In early 1971, United Kingdom musician Dave Edmunds’s high-decibel guitar licks, nasal lead vocals and floor-stomping beat made his version of “I Hear You Knocking” a prime example of “pub rock.” Pub (short for “public house” or bar in England) rock was a musical genre popular in the UK during the early to mid-1970s.
Loud and raw, its primitive approach to the music flew in the face of the more refined “glam” style. (Think Queen and David Bowie.) Pub rock laid the foundation for punk rock that came later in the decade.
Born in Cardiff, Wales in 1944, Edmunds had drifted through several bands since age 10, when he and older brother Geoff formed a rockin’ piano team called the Edmund Brothers Duo. Edmunds later played in a series of minor-league bar bands. His first taste of success came as the lead guitarist in the Welsh rock trio Love Sculpture, which scored a British Top Five single with the rapid-fire instrumental “Saber Dance.”
When the group disbanded, Edmunds turned to record production and worked with English rockabilly artist Shakin’ Stevens, whose material was often culled from classic 1950s American recordings. This is when Edmunds became aware of “I Hear You Knocking.”
So had Edmunds perhaps heard the earlier hit version by an American woman? Gale Storm (born Josephine Cottle) was the pert, pretty and squeaky-clean star of the 1950s TV show “My Little Margie.” In 1955, she scored a No. 2 Billboard winner with “I Hear You Knocking.”

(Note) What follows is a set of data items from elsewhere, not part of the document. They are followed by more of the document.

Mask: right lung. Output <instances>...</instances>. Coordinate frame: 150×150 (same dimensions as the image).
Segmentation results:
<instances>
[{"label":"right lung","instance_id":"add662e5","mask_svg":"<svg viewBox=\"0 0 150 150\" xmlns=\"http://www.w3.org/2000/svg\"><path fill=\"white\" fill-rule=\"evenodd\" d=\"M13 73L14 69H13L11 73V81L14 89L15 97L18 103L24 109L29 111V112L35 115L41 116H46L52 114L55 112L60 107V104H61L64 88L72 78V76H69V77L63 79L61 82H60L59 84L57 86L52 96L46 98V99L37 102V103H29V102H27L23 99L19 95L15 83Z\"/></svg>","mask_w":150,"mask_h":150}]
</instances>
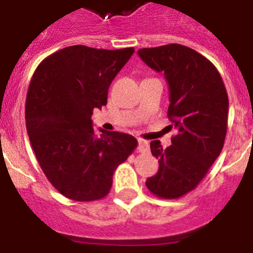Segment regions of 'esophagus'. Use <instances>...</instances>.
Returning a JSON list of instances; mask_svg holds the SVG:
<instances>
[{"label": "esophagus", "mask_w": 253, "mask_h": 253, "mask_svg": "<svg viewBox=\"0 0 253 253\" xmlns=\"http://www.w3.org/2000/svg\"><path fill=\"white\" fill-rule=\"evenodd\" d=\"M148 151H149L148 142H146V140H143V139L138 140V152H139V153H147Z\"/></svg>", "instance_id": "1"}]
</instances>
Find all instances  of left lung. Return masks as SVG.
Listing matches in <instances>:
<instances>
[{
    "instance_id": "left-lung-1",
    "label": "left lung",
    "mask_w": 253,
    "mask_h": 253,
    "mask_svg": "<svg viewBox=\"0 0 253 253\" xmlns=\"http://www.w3.org/2000/svg\"><path fill=\"white\" fill-rule=\"evenodd\" d=\"M147 66L165 73L169 86V122L177 129L167 148L152 140L157 175L146 185L161 199H178L196 189L224 146L228 93L218 69L204 55L181 44L143 48Z\"/></svg>"
}]
</instances>
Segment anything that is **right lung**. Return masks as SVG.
Instances as JSON below:
<instances>
[{
	"label": "right lung",
	"instance_id": "1",
	"mask_svg": "<svg viewBox=\"0 0 253 253\" xmlns=\"http://www.w3.org/2000/svg\"><path fill=\"white\" fill-rule=\"evenodd\" d=\"M133 53L134 48L67 46L42 60L31 78L25 105L31 147L49 182L75 202L105 198L114 171L138 146L130 134H97L91 120Z\"/></svg>",
	"mask_w": 253,
	"mask_h": 253
}]
</instances>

Storm’s biggest career hit was a blanched offering of an obscure rhythm-and-blues tune from earlier that year. Storm’s cover 45 was typical of many such releases at the time. Major record labels frequently brought in white artists to copy R&B best-sellers (which usually were released on small independent labels) in order to target record-buying teenagers with allowances to spend.
While Edmunds may or may not have heard the Storm disc, he was probably more taken with the gritty original, a little-known recording by Smiley Lewis. Louisiana native Lewis (born Overton Lemons) was once labeled by a music journalist “the unluckiest man in New Orleans.” It’s not hard to see why. Often when Lewis performed in Big Easy bars, he was handed only money from the tip jar. He usually rode to gigs on city buses after toiling all day at manual labor. Smiley’s nickname came from his having no front teeth.
During his recording tenure, Lewis cut a few R&B winners, but three of his most popular became pop best-sellers for others. Besides Storm’s smash, Smiley’s “Blue Monday” from 1954 became a Top 10 single by Fats Domino two years later. And Lewis’ “One Night (of Sin)” was cleaned up in 1958 to provide Elvis Presley his 27th Top 40 success.
Edmunds could never repeat the triumph of his one infectious hit. “I Hear You Knocking” became his signature song, though, and earned him a gold-disc award for international sales of 3 million 45s.